[START MATERIAL FOR THE TASK]

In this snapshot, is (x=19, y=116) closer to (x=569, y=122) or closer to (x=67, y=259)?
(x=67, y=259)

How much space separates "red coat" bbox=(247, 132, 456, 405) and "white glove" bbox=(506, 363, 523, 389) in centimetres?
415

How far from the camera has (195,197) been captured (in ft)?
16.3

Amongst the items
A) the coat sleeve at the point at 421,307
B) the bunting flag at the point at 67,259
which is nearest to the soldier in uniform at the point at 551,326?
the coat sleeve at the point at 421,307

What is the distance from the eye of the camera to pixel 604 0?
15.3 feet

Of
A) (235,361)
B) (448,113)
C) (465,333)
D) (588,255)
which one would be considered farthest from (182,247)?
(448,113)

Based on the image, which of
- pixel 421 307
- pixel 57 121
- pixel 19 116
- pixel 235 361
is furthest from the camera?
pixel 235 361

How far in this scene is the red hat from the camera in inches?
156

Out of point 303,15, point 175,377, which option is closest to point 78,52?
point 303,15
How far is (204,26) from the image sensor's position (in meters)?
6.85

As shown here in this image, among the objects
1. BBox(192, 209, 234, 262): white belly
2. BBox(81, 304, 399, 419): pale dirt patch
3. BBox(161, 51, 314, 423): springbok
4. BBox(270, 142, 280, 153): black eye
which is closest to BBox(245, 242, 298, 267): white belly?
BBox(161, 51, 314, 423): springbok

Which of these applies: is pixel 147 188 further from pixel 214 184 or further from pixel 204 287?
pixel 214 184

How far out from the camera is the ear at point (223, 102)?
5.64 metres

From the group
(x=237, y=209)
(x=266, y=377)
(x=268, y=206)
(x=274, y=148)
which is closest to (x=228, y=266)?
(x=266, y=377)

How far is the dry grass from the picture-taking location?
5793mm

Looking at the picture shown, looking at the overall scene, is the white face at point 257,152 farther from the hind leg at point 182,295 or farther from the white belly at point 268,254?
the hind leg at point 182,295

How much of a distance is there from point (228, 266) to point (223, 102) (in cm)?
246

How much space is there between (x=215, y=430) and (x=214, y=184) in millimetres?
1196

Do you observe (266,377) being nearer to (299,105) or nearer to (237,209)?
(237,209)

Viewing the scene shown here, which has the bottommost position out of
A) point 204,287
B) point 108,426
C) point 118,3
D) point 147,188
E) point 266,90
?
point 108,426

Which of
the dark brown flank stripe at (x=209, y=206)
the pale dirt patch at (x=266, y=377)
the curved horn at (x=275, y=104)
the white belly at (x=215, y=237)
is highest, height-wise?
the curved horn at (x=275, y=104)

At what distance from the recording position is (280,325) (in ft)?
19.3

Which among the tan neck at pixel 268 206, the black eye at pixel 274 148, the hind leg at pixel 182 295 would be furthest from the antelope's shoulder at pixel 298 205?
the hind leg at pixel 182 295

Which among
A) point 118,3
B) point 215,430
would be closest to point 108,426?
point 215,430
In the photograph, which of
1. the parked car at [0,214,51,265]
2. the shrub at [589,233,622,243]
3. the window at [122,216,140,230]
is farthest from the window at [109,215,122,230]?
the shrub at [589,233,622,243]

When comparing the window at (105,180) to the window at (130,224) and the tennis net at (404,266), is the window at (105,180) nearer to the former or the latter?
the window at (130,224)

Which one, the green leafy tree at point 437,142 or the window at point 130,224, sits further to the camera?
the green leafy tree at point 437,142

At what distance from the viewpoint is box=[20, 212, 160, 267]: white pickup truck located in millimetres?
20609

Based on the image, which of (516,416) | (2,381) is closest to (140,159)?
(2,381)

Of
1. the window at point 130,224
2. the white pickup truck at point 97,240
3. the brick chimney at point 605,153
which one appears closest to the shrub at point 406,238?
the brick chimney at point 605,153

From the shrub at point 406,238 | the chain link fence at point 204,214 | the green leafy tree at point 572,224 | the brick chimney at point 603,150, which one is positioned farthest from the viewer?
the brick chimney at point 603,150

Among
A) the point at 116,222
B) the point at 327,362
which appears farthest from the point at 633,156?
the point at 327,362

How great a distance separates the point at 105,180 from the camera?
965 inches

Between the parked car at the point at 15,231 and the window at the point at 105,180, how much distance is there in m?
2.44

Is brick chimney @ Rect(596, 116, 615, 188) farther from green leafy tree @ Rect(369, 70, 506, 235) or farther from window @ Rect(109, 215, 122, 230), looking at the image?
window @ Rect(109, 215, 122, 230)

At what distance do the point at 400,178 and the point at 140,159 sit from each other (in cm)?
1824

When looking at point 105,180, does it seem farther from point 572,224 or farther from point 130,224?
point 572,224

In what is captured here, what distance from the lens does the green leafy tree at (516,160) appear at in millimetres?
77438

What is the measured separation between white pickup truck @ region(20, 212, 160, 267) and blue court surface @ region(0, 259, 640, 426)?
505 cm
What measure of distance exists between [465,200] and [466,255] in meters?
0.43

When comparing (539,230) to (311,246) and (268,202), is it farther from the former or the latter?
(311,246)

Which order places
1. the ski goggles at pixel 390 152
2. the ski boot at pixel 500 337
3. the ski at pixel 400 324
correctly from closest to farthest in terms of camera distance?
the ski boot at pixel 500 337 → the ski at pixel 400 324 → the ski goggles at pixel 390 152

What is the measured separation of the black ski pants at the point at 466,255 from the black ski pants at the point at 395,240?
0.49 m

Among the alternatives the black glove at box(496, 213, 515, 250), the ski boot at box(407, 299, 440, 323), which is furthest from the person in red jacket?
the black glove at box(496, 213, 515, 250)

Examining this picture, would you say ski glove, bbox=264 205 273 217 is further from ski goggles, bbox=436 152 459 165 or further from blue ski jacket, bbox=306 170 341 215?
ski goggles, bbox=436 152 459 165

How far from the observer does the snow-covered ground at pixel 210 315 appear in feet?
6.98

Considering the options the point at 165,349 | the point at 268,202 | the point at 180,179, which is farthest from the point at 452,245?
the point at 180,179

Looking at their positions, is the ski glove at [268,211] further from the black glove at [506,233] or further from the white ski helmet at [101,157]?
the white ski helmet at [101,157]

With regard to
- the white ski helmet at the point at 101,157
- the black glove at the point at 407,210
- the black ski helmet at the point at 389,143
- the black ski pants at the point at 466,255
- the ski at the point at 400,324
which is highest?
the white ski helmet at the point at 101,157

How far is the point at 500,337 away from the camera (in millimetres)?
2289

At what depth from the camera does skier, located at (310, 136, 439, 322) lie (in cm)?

[END MATERIAL FOR THE TASK]

- [WHAT TO DO]
Write out the lines above from the one containing "With regard to" through the last, exactly as they are.

- [REPLY TO THE TASK]
With regard to
- the white ski helmet at the point at 101,157
- the black glove at the point at 407,210
- the black ski helmet at the point at 389,143
- the black ski pants at the point at 466,255
- the ski at the point at 400,324
which is highest?
the white ski helmet at the point at 101,157

How far is the point at 500,337 away from the camera (in millimetres)?
2289

At what depth from the camera does skier, located at (310, 136, 439, 322) lie (in cm)?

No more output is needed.